For Google, a half a billion dollars is a drop in the bucket. But that money could have an outsize impact on the American tech giant’s ability to re-enter China.
Google said Monday that it would invest $550 million in JD.com, one of China’s biggest e-commerce companies. The investment was a reminder that China, with all its promise, has been largely closed off to American tech giants, thanks to government censorship and fierce competition from homegrown rivals like Alibaba.
That doesn’t mean that Silicon Valley moguls have abandoned hopes of building up their Chinese presences. Here’s where some of the top tech companies stand with their forays into China.
The company pulled its search services from mainland China in 2010, and its other important businesses have been hobbled. Android, for example, is the most popular mobile operating system in China, but Google services are stripped out for Chinese users.
As part of the JD.com investment, the Chinese online retailer will promote products on the Google Shopping platform. The company also has other business lines in that country:
• A patent licensing partnership with Tencent, one of China’s biggest internet companies.
• Investments in start-ups like Chushou, a Chinese equivalent to the Twitch video game streaming site, and XtalPi, a biotechnology company.
• A small set of apps, like ones for file management and language translation.
China has blocked the social network in the mainland since 2009. But that hasn’t stopped the company from trying to re-establish beachheads in the country, including with a much-ballyhooed visit by Mark Zuckerberg in 2016, where he demonstrated his Mandarin speaking skills. Late last year, though, the executive who had led much of Facebook’s inroads into China left the company.
For now, here’s what Facebook has going in the country:
• A partnership with Xiaomi, the electronics maker, on creating virtual reality headsets for its Oculus platform. (Facebook knows Xiaomi well: The current head of Oculus, Hugo Barra, came over from the Chinese start-up.)
• Facebook released Colorful Balloons, a photo-sharing app similar to Facebook’s Moments, through a separate local company. (Colorful Balloons reportedly sank soon after its unveiling.)
• Though Facebook doesn’t operate in China, it remains an important market for ad spending, with advertising from Chinese companies and — somewhat surprisingly — local governments and state news media appearing on the social network to reach international audiences.
Unlike its internet-based rivals, Apple is free to sell its products and services in China, from iPhones to music streaming.

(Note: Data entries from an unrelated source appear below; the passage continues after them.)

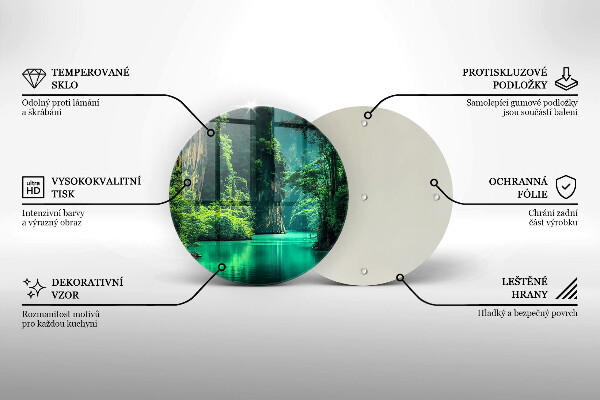 Deska kuchenna szklana Pejzaż laguna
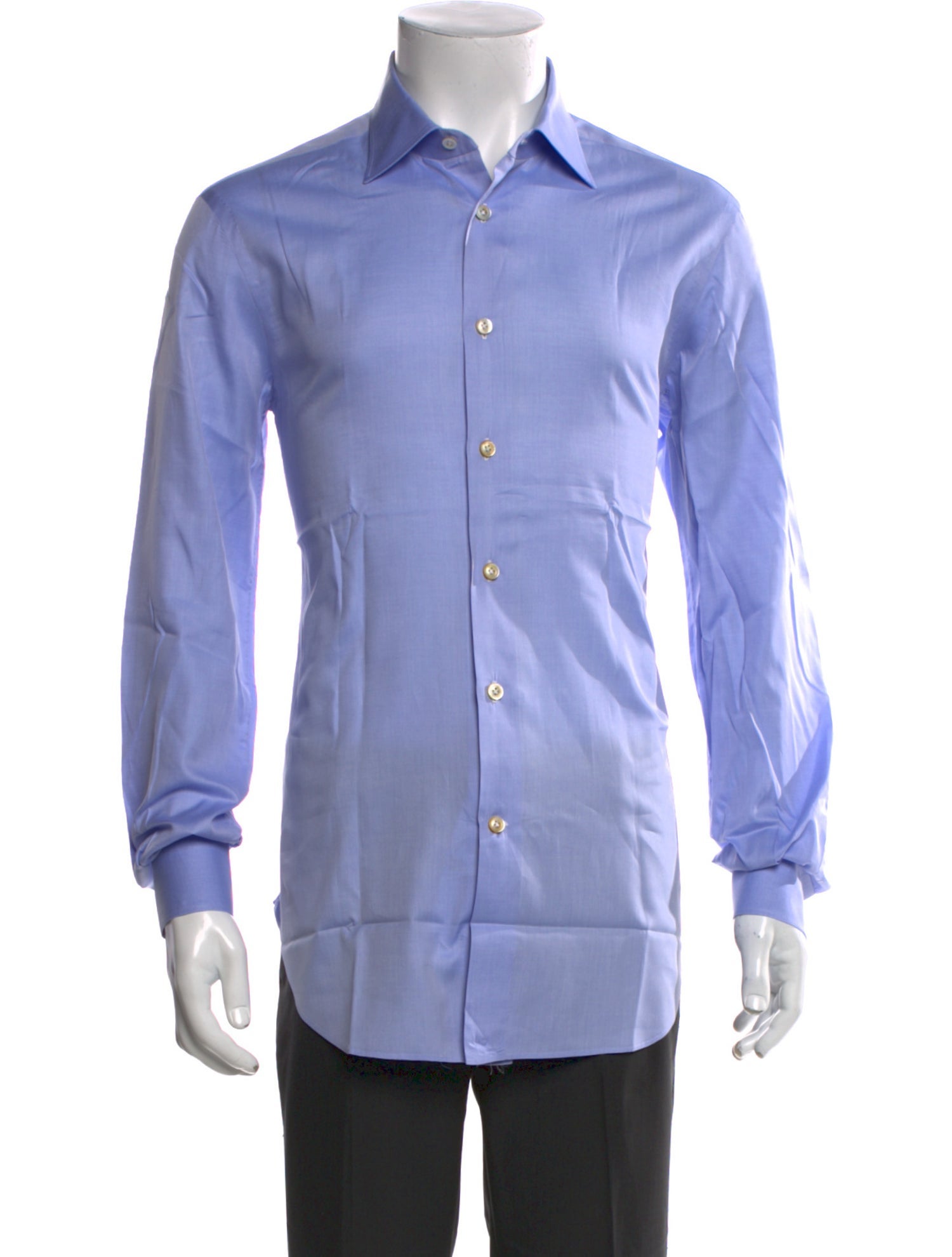 Kiton Long Sleeve Dress Shirt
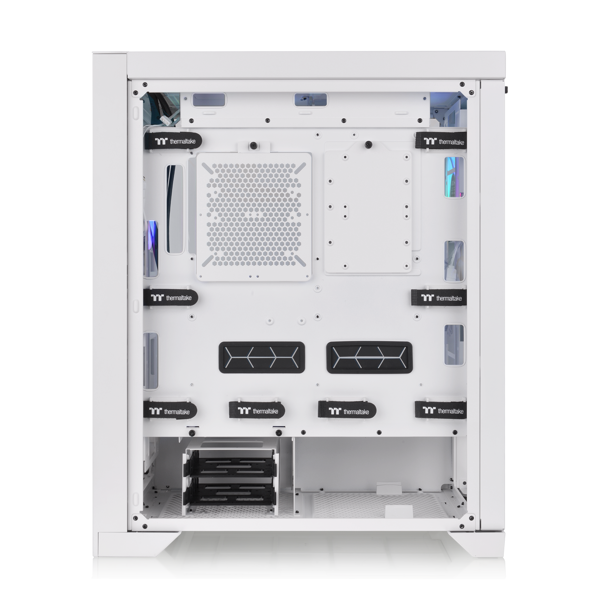 Kućište Thermaltake CTE T500 TG ARGB Snow, Full Tower, kaljeno staklo, bez napajanja, E-ATX, bijelo - Slika 3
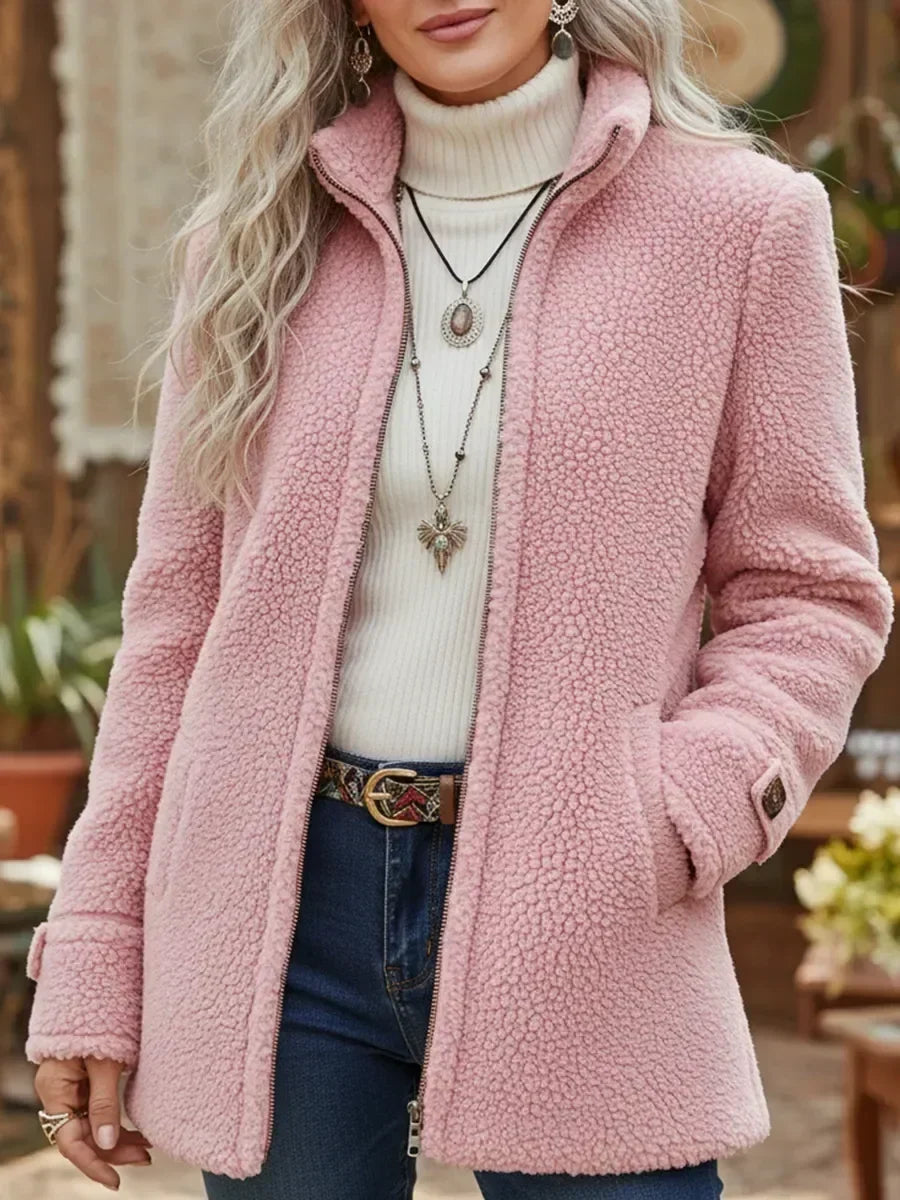 Judith | Giacca Accogliente con Collo Alto e Zip Integrale
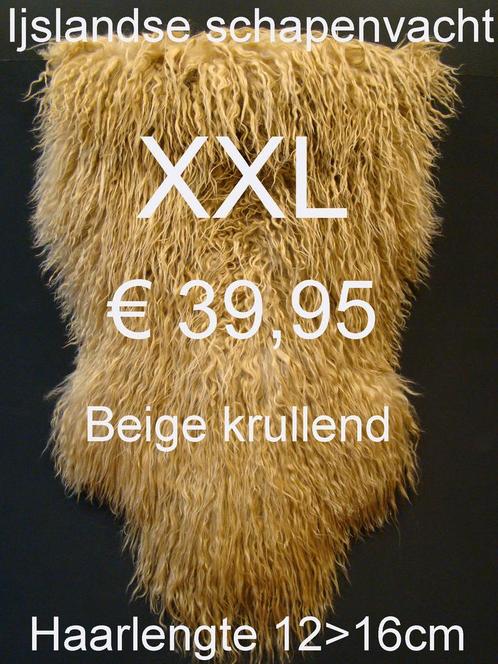 Schapenvacht met krulletjes XXL KRULLEN schapenvel € 39,95, Huis en Inrichting, Woonaccessoires | Overige, Nieuw, Ophalen of Verzenden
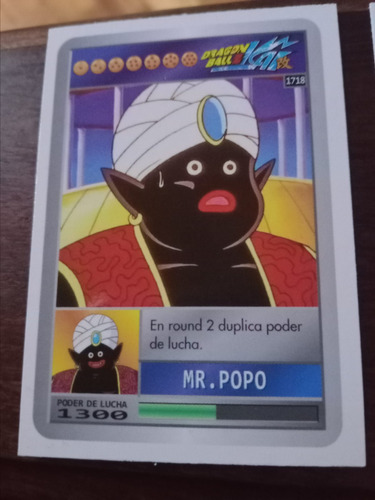 Carta Dragon Ball Sd, Mr Popo 1718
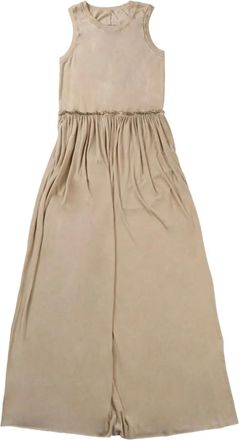 Uma Wang jersey midi dress - Toni neutri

With 41 stores and hundreds of millions of iPhones sold in the country, there is arguably no American company in China as successful. But it has often found itself trying to strike a delicate balancing act, especially as the United States and China spar over trade. At times, Apple has complied with government demands, like removing apps that help Chinese users skirt censorship laws or opening a local data center in partnership with a local company.
Here’s one explanation why:
• China is the second-largest market for Apple, contributing 20 percent of overall sales. In Apple’s most recent fiscal year, which ended Sept. 30, the company reported $44 billion in net sales within China. (That figure was down from the previous year, thanks to lower iPhone sales.)
The company isn’t blocked in China. (Like Apple, it has sometimes bowed to Chinese government censors.) Its business just isn’t very big, dwarfed by Chinese rivals like Alibaba.
• Amazon’s cloud services offering, known as Amazon Web Services, remains a huge, promising business. But the company has had to sell some physical assets to its local partner to comply with Beijing rules.